The first part of this section which the prevailing opinion quotes no doubt was intended to make it clear that the term “street' railroad” includes every railway and every branch and extension thereof which operates mainly along, above or below streets, avenues, roads, highways, bridges, and public places entirely within the limits of any one city or town. But this does not exclude by such definition a transportation system which operates partly within a city and beyond the city limits into the surrounding suburbs, such as this case presents. The last part does expressly exclude from the meaning of that term a railway which is used as a part of a commercial or interurban railway, which I presume means a railway which transports goods *81as distinguished from passengers or which operates from one city to another as distinguished from one which operates within a city and its suburbs. The term “interurban” is ordinarily used to mean going from one city to another as distinguished from going from a city into a suburb thereof even though such suburb might be an incorporated city or town as distinguished from an unincorporated town.

It is important that courts make only distinctions which are clear and understandable and with reasonable basis in fact for such differences, and not interject fine distinctions which are hard to understand and which do not tend to effect the objects of the statute nor promote justice, as required by section 88 — 2—2 U. C. A. 1943. Otherwise, we will constantly be met with injustices caused, as in this case, because the members of the bar are unable to accurately advise their clients of what their rights and liabilities are.

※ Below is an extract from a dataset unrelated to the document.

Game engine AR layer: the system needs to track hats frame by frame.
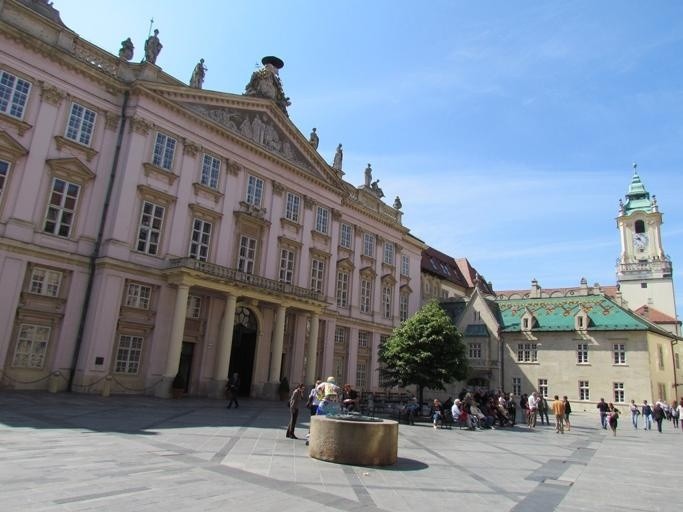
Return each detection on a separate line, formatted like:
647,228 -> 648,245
327,377 -> 335,382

Notwithstanding the distinctions claimed it is obvious that Utah Rapid Transit Co. v. Ogden City, 89 Utah 546, 56 P. 2d 1 and the Utah Light and Traction Company v. State Tax Commission, 92 Utah 404, 68 P. 2d 759, are contrary in principle and from the former decision no one could foresee the result of the latter. With the principles of the latter decision I fully agree because I think it effects the objects of the statute and promotes justice, and is in harmony with Union Portland Cement Co. v. State Tax Comm., 110 Utah 152, 176 P. 2d 879 and Spangler v. Corless, 61 Utah 88, 211 P. 692, 28 A. L. R. 72.

The only possible distinction between the operations which are notoriously carried on by the Salt Lake City Lines without being taxed and which, as I understand it, the prevailing opinion approves, and the operation of the Lewis Bros. Stages in the instant case, sought to be taxed, is that the Salt Lake City Lines operate a street trans*82portation system, part of which is entirely routed within the city limits. I do not think that fact justifies this distinction, nor do I think that section 76 — 2—1 (7), quoted above, requires that the tax be collected because the line runs beyond the city limits.

In my opinion to hold that patrons of the Salt Lake City Lines who are transported beyond the city limits should be exempt from sales taxes, while patrons riding under identical circumstances on plaintiff’s buses under the circumstances of this case should be subject to the tax, is discriminatory and such an interpretation of our statute makes it unconstitutional. I therefore dissent.